In this atmosphere of English conservative opposition or indifference the work could not grow rapidly. As late as 1815, a member of Parliament stigmatized the insane asylums of England as the shame of the nation; and even as late as 1827, and in a few cases as late as 1850, there were revivals of the old absurdity and brutality. Down to a late period, in the hospitals of St. Luke and Bedlam, long rows of the insane were chained to the walls of the corridors. But Gardner at Lincoln, Donnelly at Hanwell, and a new school of practitioners in mental disease, took up the work of Tuke, and the victory in England was gained in practice as it had been previously gained in theory.
There need be no controversy regarding the comparative merits of these two benefactors of our race, Pinel and Tuke. They clearly did their thinking and their work independently of each other, and thereby each strengthened the other and benefited mankind. All that remains to be said is, that while France has paid high honours to Pinel, as to one who did much to free the world from one of its most cruel superstitions and to bring in a reign of humanity over a wide empire, England has as yet made no fitting commemoration of her great benefactor in this field.

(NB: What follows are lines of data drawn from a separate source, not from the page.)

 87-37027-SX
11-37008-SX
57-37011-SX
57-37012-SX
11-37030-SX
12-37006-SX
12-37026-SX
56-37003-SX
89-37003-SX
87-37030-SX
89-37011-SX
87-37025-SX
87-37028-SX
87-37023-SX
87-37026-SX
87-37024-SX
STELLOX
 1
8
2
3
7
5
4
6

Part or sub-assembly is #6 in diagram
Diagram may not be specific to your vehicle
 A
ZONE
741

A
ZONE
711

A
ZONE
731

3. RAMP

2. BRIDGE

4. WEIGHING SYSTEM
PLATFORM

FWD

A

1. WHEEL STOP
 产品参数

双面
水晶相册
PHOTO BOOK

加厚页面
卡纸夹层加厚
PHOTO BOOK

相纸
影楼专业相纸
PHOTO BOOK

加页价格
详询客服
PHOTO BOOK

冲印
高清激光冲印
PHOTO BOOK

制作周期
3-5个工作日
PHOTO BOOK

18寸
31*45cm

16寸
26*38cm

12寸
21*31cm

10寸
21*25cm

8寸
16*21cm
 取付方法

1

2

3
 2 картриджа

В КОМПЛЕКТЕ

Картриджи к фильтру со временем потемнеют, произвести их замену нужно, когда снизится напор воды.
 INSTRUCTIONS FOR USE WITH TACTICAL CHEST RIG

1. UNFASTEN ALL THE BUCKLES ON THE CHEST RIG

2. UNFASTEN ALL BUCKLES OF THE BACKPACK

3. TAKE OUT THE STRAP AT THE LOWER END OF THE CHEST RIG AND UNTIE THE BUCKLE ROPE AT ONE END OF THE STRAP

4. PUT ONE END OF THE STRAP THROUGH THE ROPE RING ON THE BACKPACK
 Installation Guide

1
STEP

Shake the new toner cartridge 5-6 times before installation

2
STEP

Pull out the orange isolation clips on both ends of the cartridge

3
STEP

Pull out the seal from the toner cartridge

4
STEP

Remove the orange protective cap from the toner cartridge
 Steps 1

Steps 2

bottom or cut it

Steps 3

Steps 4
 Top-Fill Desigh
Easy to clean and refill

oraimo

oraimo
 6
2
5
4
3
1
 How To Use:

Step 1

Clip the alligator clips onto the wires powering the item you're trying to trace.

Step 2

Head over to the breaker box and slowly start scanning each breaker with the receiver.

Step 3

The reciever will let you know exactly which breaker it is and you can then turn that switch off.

York Minster holds many tombs of men, of whom some were blessings to their fellow-beings, while some were but “solemnly constituted impostors” and parasites upon the body politic; yet, to this hour, that great temple has received no consecration by a monument to the man who did more to alleviate human misery than any other who has ever entered it.
But the place of these two men in history is secure. They stand with Grotius, Thomasius, and Beccaria–the men who in modern times have done most to prevent unmerited sorrow. They were not, indeed, called to suffer like their great compeers; they were not obliged to see their writings–among the most blessed gifts of God to man–condemned, as were those of Grotius and Beccaria by the Catholic Church, and those of Thomasius by a large section of the Protestant Church; they were not obliged to flee for their lives, as were Grotius and Thomasius; but their effort is none the less worthy. The French Revolution, indeed, saved Pinel, and the decay of English ecclesiasticism gave Tuke his opportunity; but their triumphs are none the less among the glories of our race; for they were the first acknowledged victors in a struggle of science for humanity which had lasted nearly two thousand years.